— Start Data listing —
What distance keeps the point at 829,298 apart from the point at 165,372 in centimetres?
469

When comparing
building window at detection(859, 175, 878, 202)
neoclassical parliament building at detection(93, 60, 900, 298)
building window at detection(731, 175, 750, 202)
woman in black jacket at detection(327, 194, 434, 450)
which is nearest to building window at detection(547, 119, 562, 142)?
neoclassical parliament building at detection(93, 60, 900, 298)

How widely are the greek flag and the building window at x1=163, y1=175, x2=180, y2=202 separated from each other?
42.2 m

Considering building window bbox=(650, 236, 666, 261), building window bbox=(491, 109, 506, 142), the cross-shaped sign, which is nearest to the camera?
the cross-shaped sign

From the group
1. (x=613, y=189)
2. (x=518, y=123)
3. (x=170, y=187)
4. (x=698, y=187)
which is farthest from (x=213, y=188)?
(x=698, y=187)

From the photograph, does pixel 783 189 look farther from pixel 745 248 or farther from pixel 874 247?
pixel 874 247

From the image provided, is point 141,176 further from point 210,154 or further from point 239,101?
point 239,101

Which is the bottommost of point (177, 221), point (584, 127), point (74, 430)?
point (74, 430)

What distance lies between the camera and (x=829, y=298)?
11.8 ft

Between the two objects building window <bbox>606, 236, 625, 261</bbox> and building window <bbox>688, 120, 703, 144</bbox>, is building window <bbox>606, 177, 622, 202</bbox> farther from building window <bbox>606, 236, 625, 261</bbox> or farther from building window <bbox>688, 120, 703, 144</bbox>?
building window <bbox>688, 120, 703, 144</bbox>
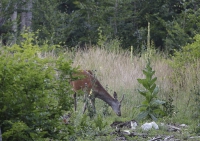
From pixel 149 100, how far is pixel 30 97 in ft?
18.9

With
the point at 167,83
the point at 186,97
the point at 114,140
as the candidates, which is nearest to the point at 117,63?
the point at 167,83

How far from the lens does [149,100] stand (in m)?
11.2

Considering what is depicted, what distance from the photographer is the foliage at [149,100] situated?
11117 mm

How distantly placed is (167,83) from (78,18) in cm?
1708

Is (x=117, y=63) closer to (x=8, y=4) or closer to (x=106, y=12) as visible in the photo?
(x=8, y=4)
— End Data listing —
Retype all of the material above word for word, omitting the pictures.

Response
What distance keeps the point at 829,298 apart from the point at 165,372 in centimetres?
469

When comparing
building window at detection(859, 175, 878, 202)
neoclassical parliament building at detection(93, 60, 900, 298)
building window at detection(731, 175, 750, 202)
woman in black jacket at detection(327, 194, 434, 450)
which is nearest to building window at detection(547, 119, 562, 142)?
neoclassical parliament building at detection(93, 60, 900, 298)

How widely are the greek flag and the building window at x1=163, y1=175, x2=180, y2=202 separated from each other?
42.2 m

Considering building window bbox=(650, 236, 666, 261), building window bbox=(491, 109, 506, 142), the cross-shaped sign, which is nearest to the camera?
the cross-shaped sign

From the group
1. (x=613, y=189)
2. (x=518, y=123)
3. (x=170, y=187)
4. (x=698, y=187)
which is farthest from (x=213, y=188)?
(x=698, y=187)

From the photograph, does pixel 783 189 look farther from pixel 745 248 or farther from pixel 874 247?
pixel 874 247

From the image provided, is point 141,176 further from point 210,154 or further from point 239,101?
point 239,101

Which is the bottommost of point (177, 221), point (584, 127), point (74, 430)?
point (74, 430)

What distance lies between the camera and (x=829, y=298)?
11.8 ft

Between the two objects building window <bbox>606, 236, 625, 261</bbox> and building window <bbox>688, 120, 703, 144</bbox>, is building window <bbox>606, 177, 622, 202</bbox> farther from building window <bbox>606, 236, 625, 261</bbox> or farther from building window <bbox>688, 120, 703, 144</bbox>?
building window <bbox>688, 120, 703, 144</bbox>
From pixel 149 100, how far is pixel 30 97 in ft?
18.9

With
the point at 167,83
the point at 186,97
the point at 114,140
as the candidates, which is nearest to the point at 117,63?
the point at 167,83

How far from the lens does [149,100] stand (in m)?
11.2

Considering what is depicted, what distance from the photographer is the foliage at [149,100] situated?
11117 mm

How distantly placed is (167,83) from (78,18) in cm?
1708

Is (x=117, y=63) closer to (x=8, y=4) or closer to (x=106, y=12) as visible in the photo?
(x=8, y=4)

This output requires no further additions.